-- START RECORDS FOR THE TASK --

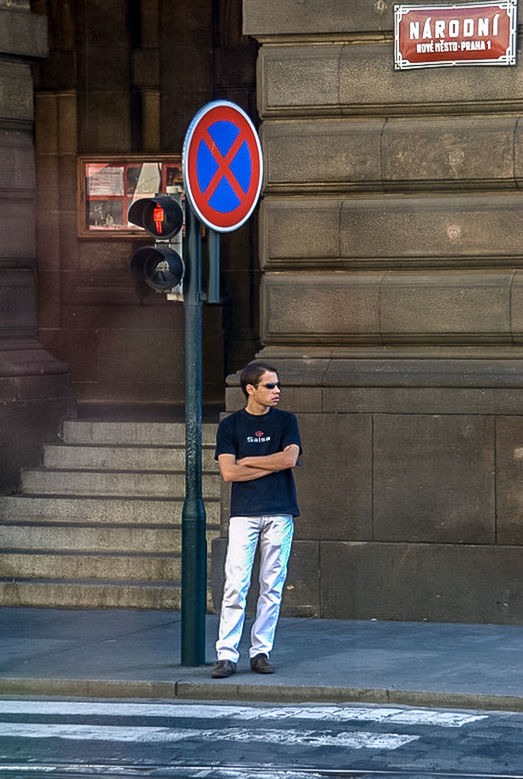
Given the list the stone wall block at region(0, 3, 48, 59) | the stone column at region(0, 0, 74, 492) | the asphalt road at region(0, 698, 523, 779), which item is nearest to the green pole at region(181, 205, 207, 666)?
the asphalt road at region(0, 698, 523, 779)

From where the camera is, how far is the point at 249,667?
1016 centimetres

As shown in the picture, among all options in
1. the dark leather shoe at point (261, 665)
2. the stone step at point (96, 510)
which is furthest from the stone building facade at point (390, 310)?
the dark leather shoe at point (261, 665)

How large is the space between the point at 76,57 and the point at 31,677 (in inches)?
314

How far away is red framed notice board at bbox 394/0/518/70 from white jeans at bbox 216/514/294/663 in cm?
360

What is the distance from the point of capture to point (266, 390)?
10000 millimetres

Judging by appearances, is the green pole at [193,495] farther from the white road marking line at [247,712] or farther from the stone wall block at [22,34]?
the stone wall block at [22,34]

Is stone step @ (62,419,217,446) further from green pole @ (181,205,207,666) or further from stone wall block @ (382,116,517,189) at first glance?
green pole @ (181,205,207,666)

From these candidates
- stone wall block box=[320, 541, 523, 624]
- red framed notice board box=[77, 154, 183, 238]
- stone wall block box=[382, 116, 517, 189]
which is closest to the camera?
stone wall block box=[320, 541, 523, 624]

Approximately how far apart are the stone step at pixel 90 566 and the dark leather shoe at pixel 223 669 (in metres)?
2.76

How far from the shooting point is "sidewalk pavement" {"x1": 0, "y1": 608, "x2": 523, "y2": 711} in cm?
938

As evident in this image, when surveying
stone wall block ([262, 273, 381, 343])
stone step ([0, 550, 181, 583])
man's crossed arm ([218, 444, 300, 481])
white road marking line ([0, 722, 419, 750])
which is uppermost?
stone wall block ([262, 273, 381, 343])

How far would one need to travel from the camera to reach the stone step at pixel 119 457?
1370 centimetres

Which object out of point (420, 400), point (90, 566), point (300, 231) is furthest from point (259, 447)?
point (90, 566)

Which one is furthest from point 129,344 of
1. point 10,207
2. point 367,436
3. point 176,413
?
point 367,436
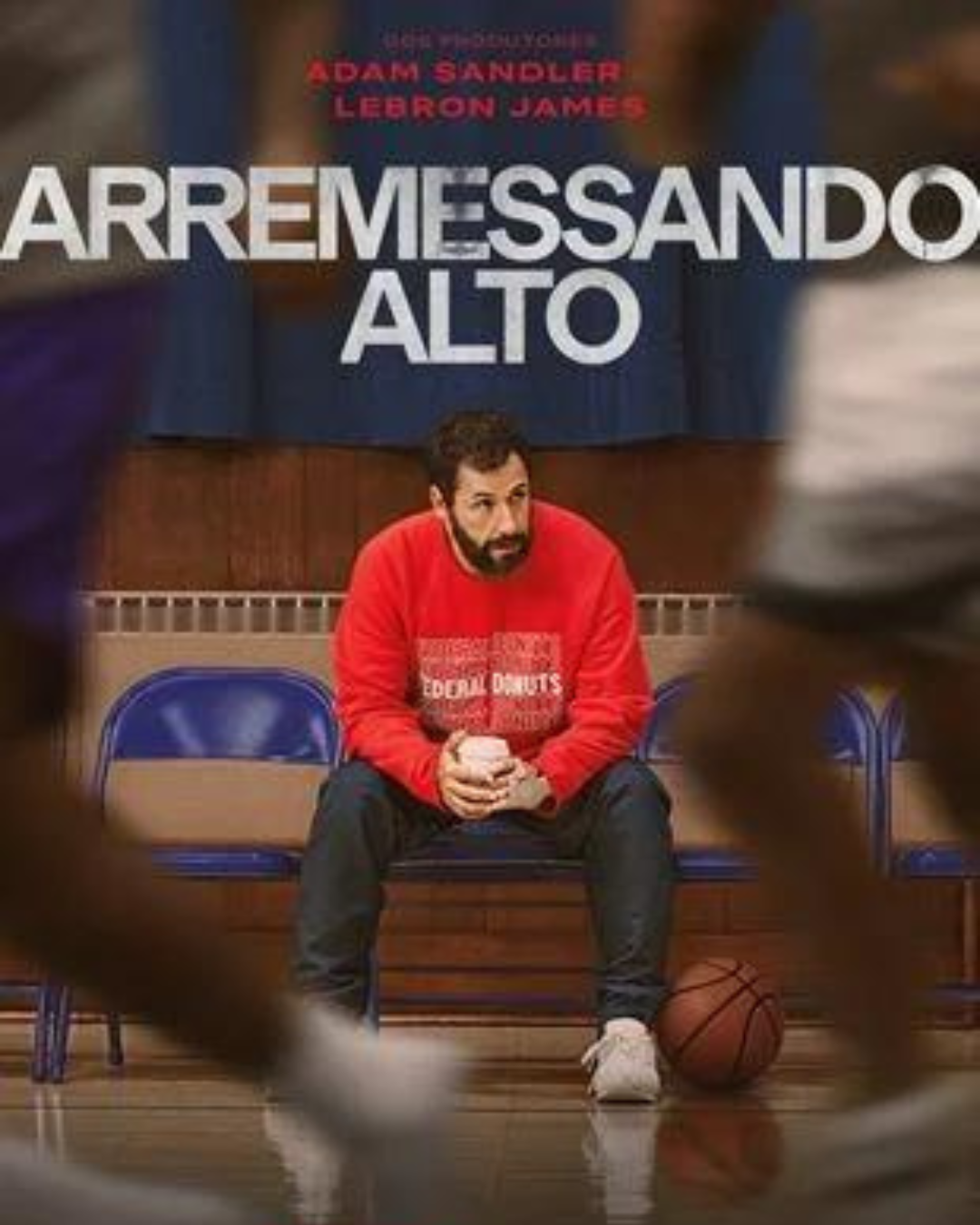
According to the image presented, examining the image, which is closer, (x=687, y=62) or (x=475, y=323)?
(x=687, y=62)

-- END RECORDS FOR THE TASK --

• EXERCISE TASK
Please give the whole listing above again, changing each "red framed notice board" to "red-framed notice board" and keeping everything else unchanged. Leave the pictures out.

• SOLVED PROBLEM
Given the list the stone wall block at region(0, 3, 48, 59) | the stone column at region(0, 0, 74, 492) | the asphalt road at region(0, 698, 523, 779), which item is nearest to the green pole at region(181, 205, 207, 666)?
the asphalt road at region(0, 698, 523, 779)

From where the camera is, how far is the point at 249,667?
1016 centimetres

As shown in the picture, among all options in
1. the dark leather shoe at point (261, 665)
2. the stone step at point (96, 510)
which is furthest from the stone building facade at point (390, 310)?
the dark leather shoe at point (261, 665)

How large is the space between the point at 76,57 and the point at 31,677 (in inches)?
314

How far away is red-framed notice board at bbox 394/0/518/70 from white jeans at bbox 216/514/294/663 in cm?
360

What is the distance from the point of capture to point (266, 390)?
10000 millimetres

Judging by appearances, is the green pole at [193,495] farther from the white road marking line at [247,712] or farther from the stone wall block at [22,34]?
the stone wall block at [22,34]

Is stone step @ (62,419,217,446) further from green pole @ (181,205,207,666) or further from stone wall block @ (382,116,517,189) at first glance?
green pole @ (181,205,207,666)

From these candidates
- stone wall block box=[320, 541, 523, 624]
- red-framed notice board box=[77, 154, 183, 238]
- stone wall block box=[382, 116, 517, 189]
which is closest to the camera?
stone wall block box=[320, 541, 523, 624]

Approximately how far apart are the stone step at pixel 90 566 and the dark leather shoe at pixel 223 669 (in metres)?
2.76

How far from the shooting point is "sidewalk pavement" {"x1": 0, "y1": 608, "x2": 523, "y2": 711} in cm?
938

As evident in this image, when surveying
stone wall block ([262, 273, 381, 343])
stone step ([0, 550, 181, 583])
man's crossed arm ([218, 444, 300, 481])
white road marking line ([0, 722, 419, 750])
which is uppermost?
stone wall block ([262, 273, 381, 343])

How far would one need to travel from the camera to reach the stone step at pixel 119 457?
1370 centimetres

Which object out of point (420, 400), point (90, 566), point (300, 231) is furthest from point (259, 447)?
point (90, 566)

Which one is furthest from point 129,344 of
1. point 10,207
2. point 367,436
3. point 176,413
?
point 367,436
According to the image presented, examining the image, which is closer, (x=687, y=62) or (x=475, y=323)?
(x=687, y=62)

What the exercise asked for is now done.